TEXT EXCERPT:
# Noob in desperate need of a lot of help!!



## SeanMc (Mar 11, 2013)

Ok here's the deal. I've got b&w dm302's which I bought brand new and I love them. I want to include them anyway I can for my home theater. I need a new receiver and centre channel and most likely fronts. What do you recommend? Id love to say I have 800 for the audio and 1500 for my projector. I'm looking at the optima hd33 right now and heard good things.

I am also moving my gear into the basement but I am not finishing two poured concrete walls. It's a budget setup for now but I am a good DIYer. Any cheap recommendations for basement mods to reduce reverb?

I am looking to spend around 400 on the receiver as well. Keep in mind that I expect to buy everything used. 

I appreciate your help with this

Sean


----------



## SeanMc (Mar 11, 2013)

I also have a velodyne subwoofer which I will be keeping.


----------



## tonyvdb (Sep 5, 2007)

Hi Sean, Welcome aboard the Shack!

Have a look at this receiver, its got more than you need for power and it amazingly inexpensive for what you get. I know its over budget but its an amazing deal


----------



## SeanMc (Mar 11, 2013)

Hello and thank you for your welcome into this community. 

I've heard great things about Onkyo except for the shelf life. A lot of people seem to be complaining about it failing. 

I want to pair my b&w dm302's with other brands of speakers. Should I stick with b&w's? Also I will be buying used so I can get higher end stuff for cheaper.


----------



## hjones4841 (Jan 21, 2009)

It is always best to stay with the same brand of speakers for all channels so that the individual speakers will sound as much as the same as possible. That will make left-right and front-back pans smoother. Having the exact same speaker in all locations is the best, but many times space and budget will not allow that.


----------



## tonyvdb (Sep 5, 2007)

SeanMc said:


> Hello and thank you for your welcome into this community.
> 
> I've heard great things about Onkyo except for the shelf life. A lot of people seem to be complaining about it failing.


Thats just rubbish! I have had my Onkyo for 5 years now and not one issue at all. and I know many many other Shack members here who also have had the same success with their Onkyos. 



> I want to pair my b&w dm302's with other brands of speakers. Should I stick with b&w's? Also I will be buying used so I can get higher end stuff for cheaper.


As mentioned above you defiantly want to stay with the same series of speakers for your front in particular so look for another B&W 300 series centre channel.


----------



## JQueen (Jan 11, 2012)

Onkyo owner here I've had no issues with my 805


----------



## SeanMc (Mar 11, 2013)

hjones4841 said:


> It is always best to stay with the same brand of speakers for all channels so that the individual speakers will sound as much as the same as possible. That will make left-right and front-back pans smoother. Having the exact same speaker in all locations is the best, but many times space and budget will not allow that.

DATA LINES:

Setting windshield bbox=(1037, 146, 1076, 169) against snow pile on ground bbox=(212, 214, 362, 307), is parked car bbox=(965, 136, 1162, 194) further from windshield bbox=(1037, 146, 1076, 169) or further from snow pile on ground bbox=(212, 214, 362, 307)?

COMPLETE THE FOLLOWING:
**1.** Translate this sentence from the home theater thread into Spanish: "I also have a velodyne subwoofer which I will be keeping."
**2.** According to the home theater thread, how long has tonyvdb had his Onkyo?
**3.** Write the next part of the home theater thread, picking up right after its final sentence.
The lines are not needed for anything here.

TASK-BY-TASK OUTPUTS:
**1.** También tengo un subwoofer velodyne que voy a conservar.

**2.** He has had it for 5 years.

**3.**
Really? I can get the exact speakers I have for like 100 on Kijiji. Would you recommend those and a random b&w center channel?


----------



## SeanMc (Mar 11, 2013)

JQueen said:


> Onkyo owner here I've had no issues with my 805


Good to hear that. It's hard searching the net for this kind of stuff with so many random comments. It's nice to be on here now with people that know what they are talking about


----------



## tonyvdb (Sep 5, 2007)

You could most certainly use another 302 as your centre channel but you can not place it on its side it must remain upright. If you have a decent sub using 302s all around would be a great option.


----------



## SeanMc (Mar 11, 2013)

tonyvdb said:


> You could most certainly use another 302 as your centre channel but you can not place it on its side it must remain upright. If you have a decent sub using 302s all around would be a great option.


I've got a velodyne sub. I didn't know you can use an upright speaker as a centre channel. Interesting. 

I'll try my luck and ask here. My dad does some work in a church and they swapped out the audio system. They gave him who game me very large speakers where the theater has a horn and there is a 12" woofer. Can I use this in a home theater setting?


----------



## Andre (Feb 15, 2010)

the matching center for the 302s is the CC3 if you can find on used.

Here is another option for a receiver
http://www.accessories4less.com//ma...V-Home-Theater-Receiver-w/Airplay/1.html?c=t5
Not as good as what Tony recommends imho but still a nice unit.

If you are building your HT in a concrete room, you can go different ways to minimize reverb

A. Hang heavy curtains around the room and put carpet and underpad down
B. Frame the room and add fiberglass bat in the cavity
C. Buy absorption panels
D. A combination of the above


----------



## SeanMc (Mar 11, 2013)

Andre said:


> the matching center for the 302s is the CC3 if you can find on used.
> 
> Here is another option for a receiver
> http://www.accessories4less.com//make-a-store/item/DENAVR1912/DENON-AVR-1912-7.1ch-Network-A/V-Home-Theater-Receiver-w/Airplay/1.html?c=t5
> ...


Wow thank you Andre very informative and helpful. I don't need 7.1 for my application. How does the Denon AVR-1713 compare?


----------



## Andre (Feb 15, 2010)

Why go down when the 1912 is cheaper by $10....:spend:


----------



## SeanMc (Mar 11, 2013)

Andre said:


> Why go down when the 1912 is cheaper by $10....:spend:


Is it really cheaper than the older model? Hmmm in that case 1912 it is. 

Any recommendations on large speakers meant for arena etc. I'll try to reduce the picture size


----------



## Andre (Feb 15, 2010)

http://www.accessories4less.com/mak...Networking-Receiver-w/AirPlay-3D-Ready/1.html

Ok, not sure if I am reading that right, you are looking for speakers for an arena? As in pro sound hanging from the ceiling?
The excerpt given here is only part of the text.